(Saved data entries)

══════

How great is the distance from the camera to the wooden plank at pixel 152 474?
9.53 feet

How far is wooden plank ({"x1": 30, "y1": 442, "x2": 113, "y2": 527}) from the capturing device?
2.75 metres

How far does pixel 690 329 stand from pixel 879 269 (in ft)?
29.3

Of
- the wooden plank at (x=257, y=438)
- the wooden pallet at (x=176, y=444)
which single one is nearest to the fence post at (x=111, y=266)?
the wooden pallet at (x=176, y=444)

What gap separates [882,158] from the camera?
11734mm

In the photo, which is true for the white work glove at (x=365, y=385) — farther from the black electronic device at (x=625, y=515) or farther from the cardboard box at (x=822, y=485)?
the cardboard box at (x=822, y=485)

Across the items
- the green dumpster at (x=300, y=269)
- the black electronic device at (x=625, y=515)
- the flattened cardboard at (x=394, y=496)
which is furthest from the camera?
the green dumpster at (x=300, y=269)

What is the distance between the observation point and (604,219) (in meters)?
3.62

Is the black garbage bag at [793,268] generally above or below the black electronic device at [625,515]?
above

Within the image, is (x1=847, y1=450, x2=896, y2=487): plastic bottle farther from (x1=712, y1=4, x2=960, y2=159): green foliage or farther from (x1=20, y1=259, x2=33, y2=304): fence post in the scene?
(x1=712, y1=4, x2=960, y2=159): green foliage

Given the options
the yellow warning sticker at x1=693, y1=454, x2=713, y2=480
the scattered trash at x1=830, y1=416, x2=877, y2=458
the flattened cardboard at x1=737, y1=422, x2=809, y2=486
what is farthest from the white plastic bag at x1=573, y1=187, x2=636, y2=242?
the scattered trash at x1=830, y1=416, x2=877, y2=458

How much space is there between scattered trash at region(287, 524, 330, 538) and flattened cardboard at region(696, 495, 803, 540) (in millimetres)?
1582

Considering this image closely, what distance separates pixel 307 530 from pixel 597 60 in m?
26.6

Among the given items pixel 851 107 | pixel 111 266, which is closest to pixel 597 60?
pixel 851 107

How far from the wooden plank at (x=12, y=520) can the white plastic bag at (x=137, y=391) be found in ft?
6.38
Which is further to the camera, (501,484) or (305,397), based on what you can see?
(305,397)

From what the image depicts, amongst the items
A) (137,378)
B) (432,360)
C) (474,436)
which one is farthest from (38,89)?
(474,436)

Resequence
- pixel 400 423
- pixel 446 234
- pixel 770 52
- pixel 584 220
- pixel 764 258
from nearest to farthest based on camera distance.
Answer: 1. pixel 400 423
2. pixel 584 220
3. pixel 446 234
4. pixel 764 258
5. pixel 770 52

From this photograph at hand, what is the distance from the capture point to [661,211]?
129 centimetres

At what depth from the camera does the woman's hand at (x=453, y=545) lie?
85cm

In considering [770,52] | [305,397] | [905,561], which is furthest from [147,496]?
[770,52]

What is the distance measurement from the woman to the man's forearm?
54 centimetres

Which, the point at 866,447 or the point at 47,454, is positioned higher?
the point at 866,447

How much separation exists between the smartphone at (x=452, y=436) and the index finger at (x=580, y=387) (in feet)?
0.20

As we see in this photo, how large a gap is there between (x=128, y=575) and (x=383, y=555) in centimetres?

══════

Exercise description
Copy every line above word for word, without changing anything.

Answer for this exercise
How great is the distance from the camera to the wooden plank at pixel 152 474?
9.53 feet

How far is wooden plank ({"x1": 30, "y1": 442, "x2": 113, "y2": 527}) from the capturing device?
2.75 metres

How far does pixel 690 329 stand from pixel 879 269 (in ft)?
29.3

Of
- the wooden plank at (x=257, y=438)
- the wooden pallet at (x=176, y=444)
which single one is nearest to the fence post at (x=111, y=266)?
the wooden pallet at (x=176, y=444)

What gap separates [882,158] from the camera?
11734mm

In the photo, which is true for the white work glove at (x=365, y=385) — farther from the black electronic device at (x=625, y=515) or farther from the cardboard box at (x=822, y=485)?
the cardboard box at (x=822, y=485)

Across the items
- the green dumpster at (x=300, y=269)
- the black electronic device at (x=625, y=515)
- the flattened cardboard at (x=394, y=496)
which is furthest from the camera?
the green dumpster at (x=300, y=269)

What is the distance between the observation point and (604,219) (in meters)?
3.62

Is the black garbage bag at [793,268] generally above or below the black electronic device at [625,515]?
above

Within the image, is (x1=847, y1=450, x2=896, y2=487): plastic bottle farther from (x1=712, y1=4, x2=960, y2=159): green foliage or farther from (x1=20, y1=259, x2=33, y2=304): fence post in the scene?
(x1=712, y1=4, x2=960, y2=159): green foliage

Given the options
the yellow warning sticker at x1=693, y1=454, x2=713, y2=480
the scattered trash at x1=830, y1=416, x2=877, y2=458
the flattened cardboard at x1=737, y1=422, x2=809, y2=486
what is farthest from the white plastic bag at x1=573, y1=187, x2=636, y2=242?
the scattered trash at x1=830, y1=416, x2=877, y2=458

How much space is there between scattered trash at region(287, 524, 330, 538) and flattened cardboard at region(696, 495, 803, 540) (in millimetres)?
1582

Considering this image closely, what distance separates pixel 307 530 from pixel 597 60 in m?
26.6

Among the given items pixel 851 107 | pixel 111 266, which is closest to pixel 597 60?
pixel 851 107

How far from the wooden plank at (x=12, y=520) can the white plastic bag at (x=137, y=391) be found in ft?
6.38
Which is further to the camera, (501,484) or (305,397), based on what you can see?
(305,397)

From what the image depicts, amongst the items
A) (137,378)
B) (432,360)
C) (474,436)
which one is farthest from (38,89)?
(474,436)

Resequence
- pixel 400 423
- pixel 446 234
- pixel 770 52
- pixel 584 220
- pixel 764 258
from nearest to farthest based on camera distance.
Answer: 1. pixel 400 423
2. pixel 584 220
3. pixel 446 234
4. pixel 764 258
5. pixel 770 52

From this photograph at hand, what is the distance from the capture point to [661,211]?
129 centimetres

At what depth from the camera does the woman's hand at (x=453, y=545) lie?
85cm

In considering [770,52] | [305,397] | [905,561], which is furthest from [147,496]?
[770,52]

What is the distance measurement from the woman to the man's forearm?
54 centimetres

Which, the point at 866,447 or the point at 47,454, is positioned higher?
the point at 866,447

How much separation exists between the smartphone at (x=452, y=436) and the index finger at (x=580, y=387) (in feet)?
0.20

As we see in this photo, how large a gap is there between (x=128, y=575) and (x=383, y=555) in centimetres?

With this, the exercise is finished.